### Dataset entries:
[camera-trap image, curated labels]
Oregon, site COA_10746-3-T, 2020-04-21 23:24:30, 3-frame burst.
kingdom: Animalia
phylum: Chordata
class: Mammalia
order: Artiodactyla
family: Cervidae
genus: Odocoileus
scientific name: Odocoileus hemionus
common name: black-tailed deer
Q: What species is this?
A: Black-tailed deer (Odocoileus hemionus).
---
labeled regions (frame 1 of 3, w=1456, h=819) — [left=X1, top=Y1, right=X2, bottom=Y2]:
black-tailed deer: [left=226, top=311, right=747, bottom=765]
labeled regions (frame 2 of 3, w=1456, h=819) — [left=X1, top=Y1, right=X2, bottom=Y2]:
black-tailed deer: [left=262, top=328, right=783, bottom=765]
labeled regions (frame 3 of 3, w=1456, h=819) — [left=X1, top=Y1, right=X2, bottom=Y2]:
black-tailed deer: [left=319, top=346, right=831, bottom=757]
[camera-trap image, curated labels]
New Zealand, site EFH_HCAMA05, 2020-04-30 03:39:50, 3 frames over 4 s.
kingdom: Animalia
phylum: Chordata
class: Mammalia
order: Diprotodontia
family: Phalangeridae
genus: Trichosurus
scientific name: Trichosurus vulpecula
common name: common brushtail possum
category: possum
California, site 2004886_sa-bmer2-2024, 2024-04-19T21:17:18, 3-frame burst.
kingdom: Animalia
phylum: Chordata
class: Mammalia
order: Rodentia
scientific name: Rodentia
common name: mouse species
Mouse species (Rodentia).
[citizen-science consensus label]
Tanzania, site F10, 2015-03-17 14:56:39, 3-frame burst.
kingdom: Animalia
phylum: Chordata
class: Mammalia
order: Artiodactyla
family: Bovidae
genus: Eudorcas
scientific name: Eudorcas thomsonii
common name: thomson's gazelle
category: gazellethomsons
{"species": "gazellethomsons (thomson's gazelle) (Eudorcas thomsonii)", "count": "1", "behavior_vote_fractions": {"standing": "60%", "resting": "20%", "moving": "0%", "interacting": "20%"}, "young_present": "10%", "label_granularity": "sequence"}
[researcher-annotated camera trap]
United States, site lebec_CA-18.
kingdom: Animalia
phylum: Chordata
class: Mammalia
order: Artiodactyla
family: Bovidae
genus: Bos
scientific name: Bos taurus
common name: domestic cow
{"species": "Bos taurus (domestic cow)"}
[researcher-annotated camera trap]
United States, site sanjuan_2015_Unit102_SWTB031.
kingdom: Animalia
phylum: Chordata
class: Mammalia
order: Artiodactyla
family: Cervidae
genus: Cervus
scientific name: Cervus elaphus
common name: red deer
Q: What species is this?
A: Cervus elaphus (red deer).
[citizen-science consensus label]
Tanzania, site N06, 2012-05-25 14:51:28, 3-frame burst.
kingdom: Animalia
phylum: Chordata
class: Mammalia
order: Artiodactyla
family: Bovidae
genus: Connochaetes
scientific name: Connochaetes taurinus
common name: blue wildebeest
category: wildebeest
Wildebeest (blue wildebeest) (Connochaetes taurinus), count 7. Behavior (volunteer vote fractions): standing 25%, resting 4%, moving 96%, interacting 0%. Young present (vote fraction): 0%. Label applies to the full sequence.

### Exercise:
Each entry should be reproduced in the output exactly.

### Output:
[camera-trap image, curated labels]
Oregon, site COA_10746-3-T, 2020-04-21 23:24:30, 3-frame burst.
kingdom: Animalia
phylum: Chordata
class: Mammalia
order: Artiodactyla
family: Cervidae
genus: Odocoileus
scientific name: Odocoileus hemionus
common name: black-tailed deer
Q: What species is this?
A: Black-tailed deer (Odocoileus hemionus).
---
labeled regions (frame 1 of 3, w=1456, h=819) — [left=X1, top=Y1, right=X2, bottom=Y2]:
black-tailed deer: [left=226, top=311, right=747, bottom=765]
labeled regions (frame 2 of 3, w=1456, h=819) — [left=X1, top=Y1, right=X2, bottom=Y2]:
black-tailed deer: [left=262, top=328, right=783, bottom=765]
labeled regions (frame 3 of 3, w=1456, h=819) — [left=X1, top=Y1, right=X2, bottom=Y2]:
black-tailed deer: [left=319, top=346, right=831, bottom=757]
[camera-trap image, curated labels]
New Zealand, site EFH_HCAMA05, 2020-04-30 03:39:50, 3 frames over 4 s.
kingdom: Animalia
phylum: Chordata
class: Mammalia
order: Diprotodontia
family: Phalangeridae
genus: Trichosurus
scientific name: Trichosurus vulpecula
common name: common brushtail possum
category: possum
California, site 2004886_sa-bmer2-2024, 2024-04-19T21:17:18, 3-frame burst.
kingdom: Animalia
phylum: Chordata
class: Mammalia
order: Rodentia
scientific name: Rodentia
common name: mouse species
Mouse species (Rodentia).
[citizen-science consensus label]
Tanzania, site F10, 2015-03-17 14:56:39, 3-frame burst.
kingdom: Animalia
phylum: Chordata
class: Mammalia
order: Artiodactyla
family: Bovidae
genus: Eudorcas
scientific name: Eudorcas thomsonii
common name: thomson's gazelle
category: gazellethomsons
{"species": "gazellethomsons (thomson's gazelle) (Eudorcas thomsonii)", "count": "1", "behavior_vote_fractions": {"standing": "60%", "resting": "20%", "moving": "0%", "interacting": "20%"}, "young_present": "10%", "label_granularity": "sequence"}
[researcher-annotated camera trap]
United States, site lebec_CA-18.
kingdom: Animalia
phylum: Chordata
class: Mammalia
order: Artiodactyla
family: Bovidae
genus: Bos
scientific name: Bos taurus
common name: domestic cow
{"species": "Bos taurus (domestic cow)"}
[researcher-annotated camera trap]
United States, site sanjuan_2015_Unit102_SWTB031.
kingdom: Animalia
phylum: Chordata
class: Mammalia
order: Artiodactyla
family: Cervidae
genus: Cervus
scientific name: Cervus elaphus
common name: red deer
Q: What species is this?
A: Cervus elaphus (red deer).
[citizen-science consensus label]
Tanzania, site N06, 2012-05-25 14:51:28, 3-frame burst.
kingdom: Animalia
phylum: Chordata
class: Mammalia
order: Artiodactyla
family: Bovidae
genus: Connochaetes
scientific name: Connochaetes taurinus
common name: blue wildebeest
category: wildebeest
Wildebeest (blue wildebeest) (Connochaetes taurinus), count 7. Behavior (volunteer vote fractions): standing 25%, resting 4%, moving 96%, interacting 0%. Young present (vote fraction): 0%. Label applies to the full sequence.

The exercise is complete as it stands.